Stored data
[Start of Attachment]
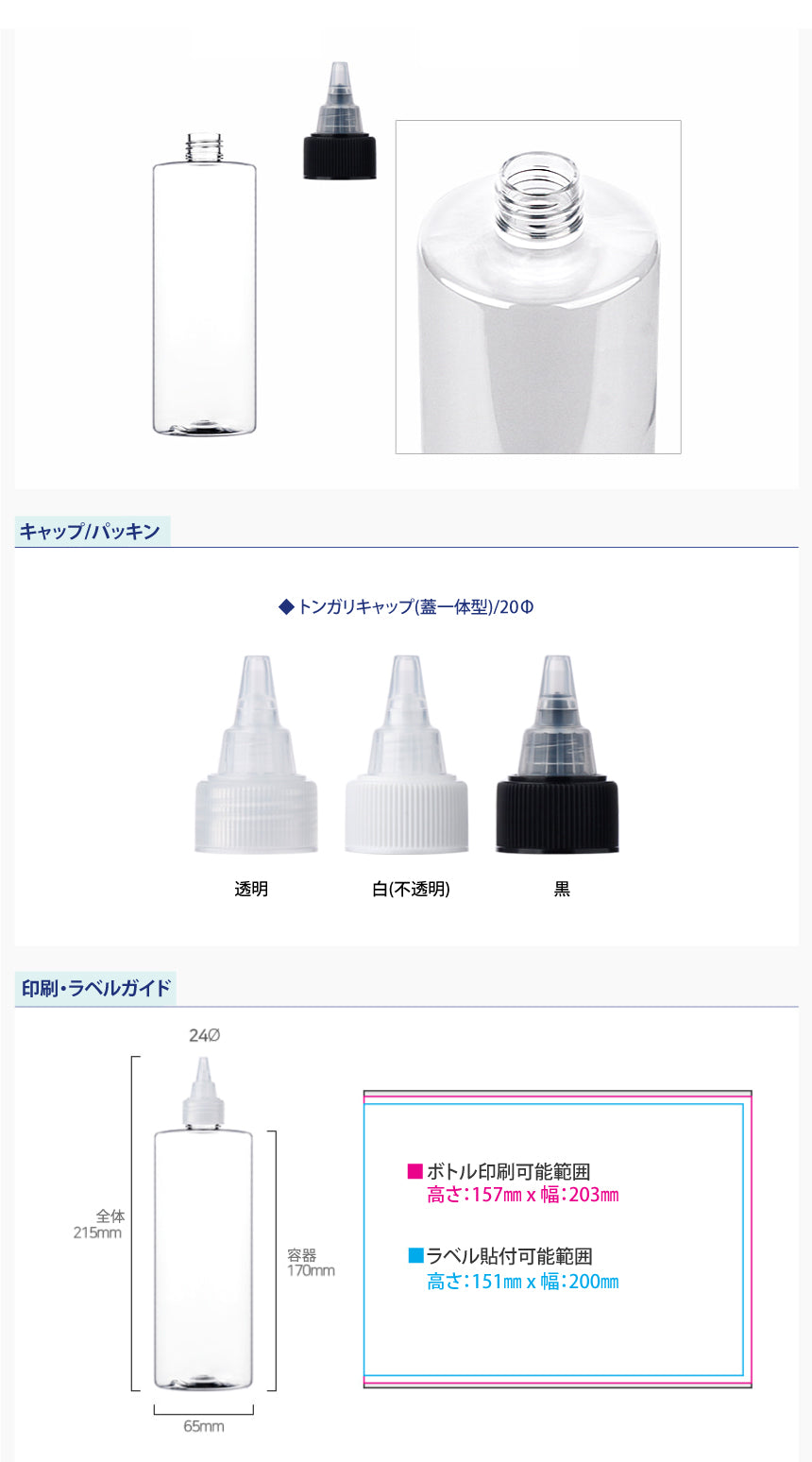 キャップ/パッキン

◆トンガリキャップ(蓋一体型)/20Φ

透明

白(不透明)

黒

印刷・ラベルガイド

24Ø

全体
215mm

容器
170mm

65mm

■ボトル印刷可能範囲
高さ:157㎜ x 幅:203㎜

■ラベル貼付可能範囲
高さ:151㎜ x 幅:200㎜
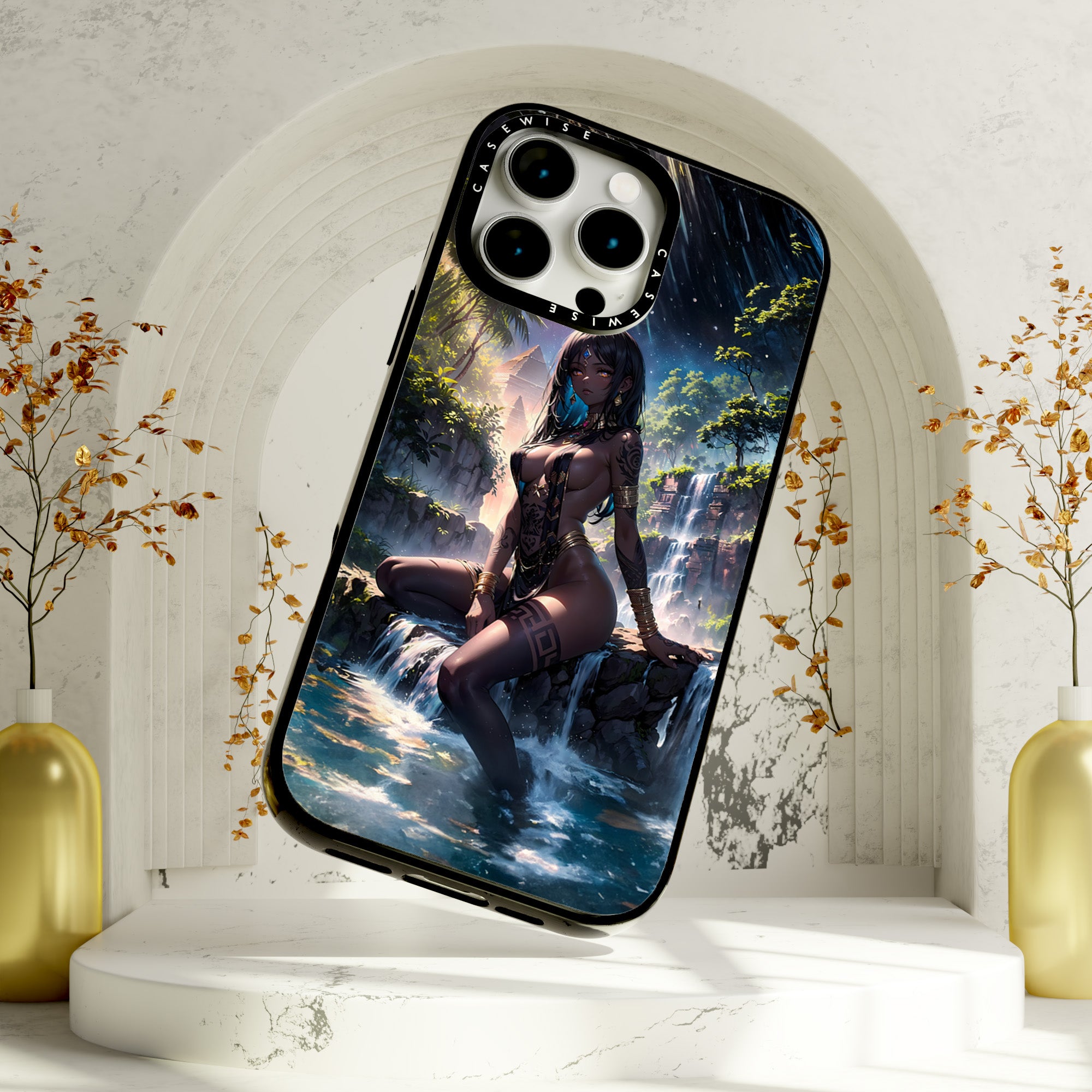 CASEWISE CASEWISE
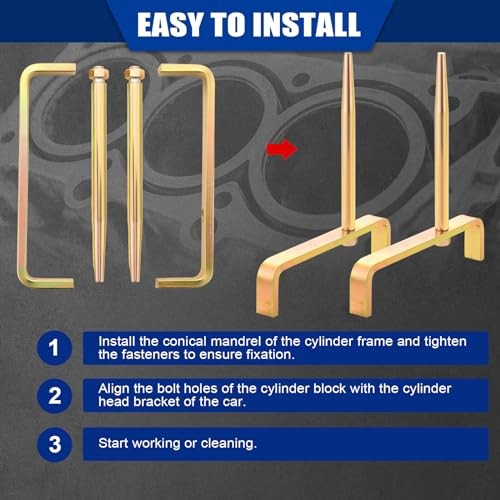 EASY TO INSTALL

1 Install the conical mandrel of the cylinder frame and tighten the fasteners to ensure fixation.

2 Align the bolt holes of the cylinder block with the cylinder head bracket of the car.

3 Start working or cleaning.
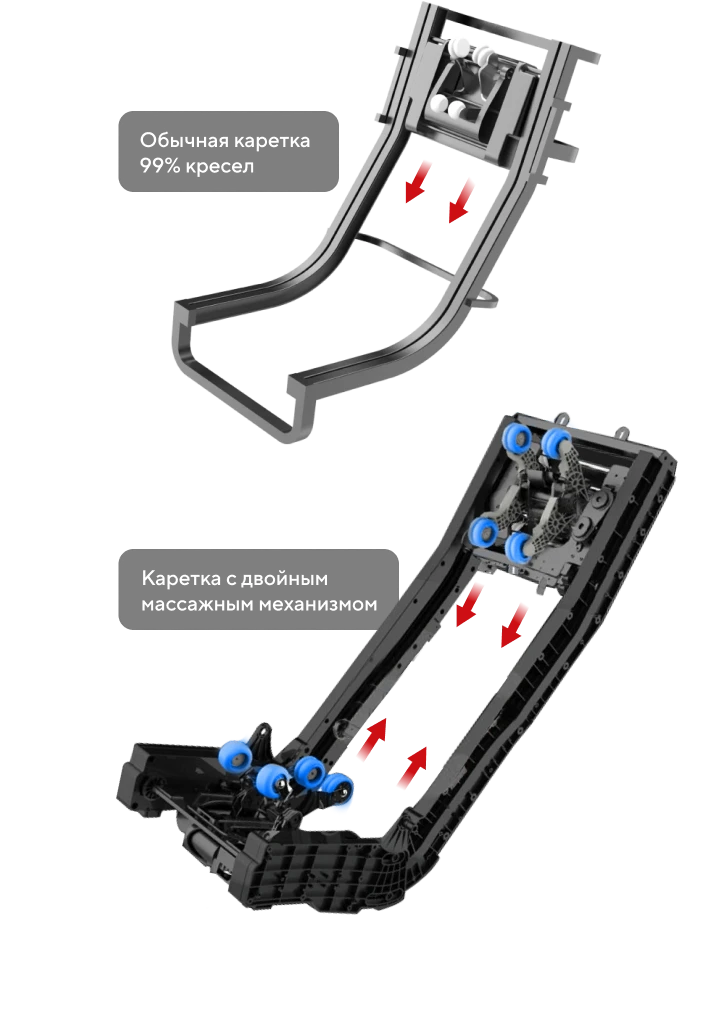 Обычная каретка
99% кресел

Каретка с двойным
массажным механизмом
[End of Attachment]
[Start of Attachment]
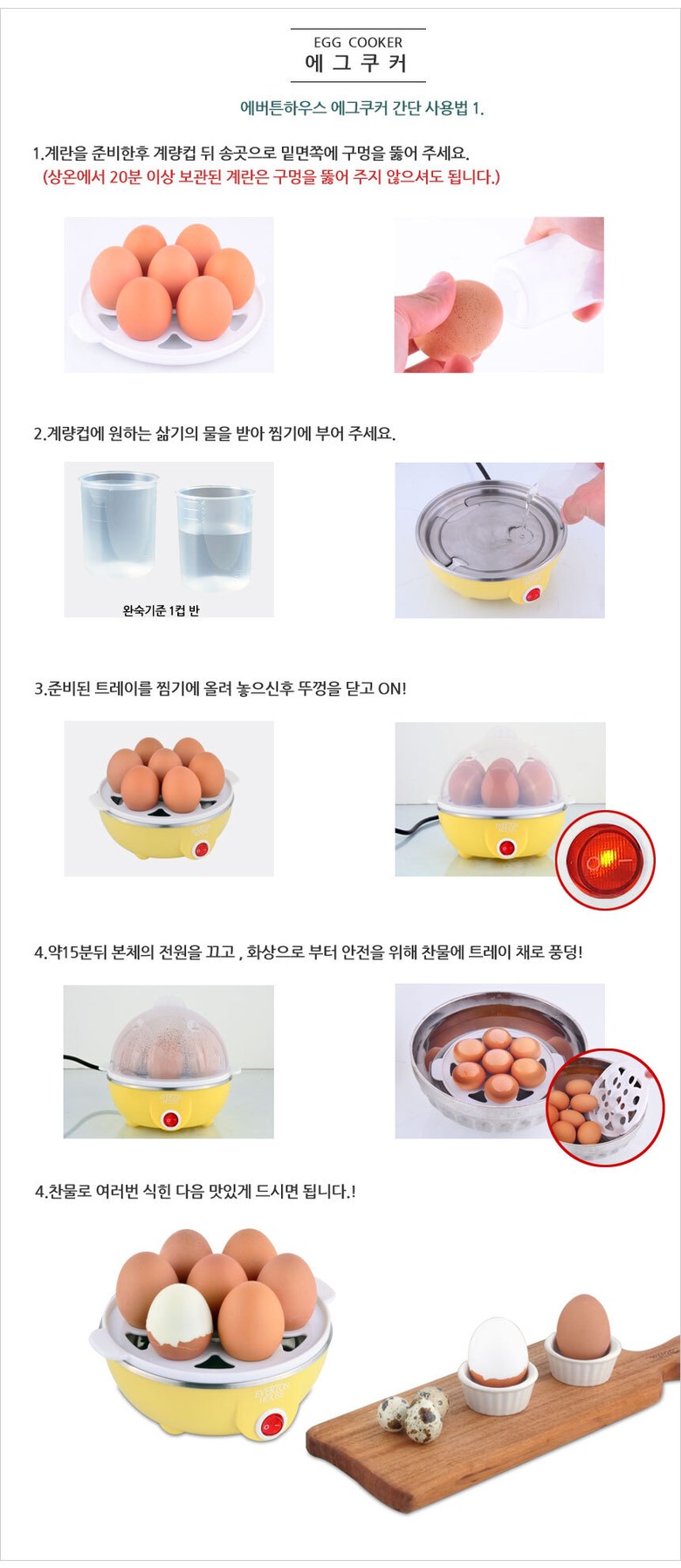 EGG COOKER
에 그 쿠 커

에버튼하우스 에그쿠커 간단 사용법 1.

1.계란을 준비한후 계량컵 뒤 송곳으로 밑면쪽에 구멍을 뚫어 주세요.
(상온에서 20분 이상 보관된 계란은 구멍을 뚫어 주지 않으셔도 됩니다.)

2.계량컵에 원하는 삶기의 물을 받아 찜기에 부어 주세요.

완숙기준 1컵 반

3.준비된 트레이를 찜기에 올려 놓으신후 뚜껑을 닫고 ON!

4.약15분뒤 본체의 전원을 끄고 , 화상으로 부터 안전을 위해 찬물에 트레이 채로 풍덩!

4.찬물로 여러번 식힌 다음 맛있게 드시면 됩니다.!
[End of Attachment]
[Start of Attachment]
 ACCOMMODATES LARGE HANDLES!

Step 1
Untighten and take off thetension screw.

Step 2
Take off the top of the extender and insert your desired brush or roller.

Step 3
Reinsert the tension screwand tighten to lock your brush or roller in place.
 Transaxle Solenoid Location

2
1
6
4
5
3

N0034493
[End of Attachment]
**TASK STATEMENT**
In the records above, find the lines holding "brush". Copy each one.

**COMPLETED EXERCISE**
Take off the top of the extender and insert your desired brush or roller.
Reinsert the tension screwand tighten to lock your brush or roller in place.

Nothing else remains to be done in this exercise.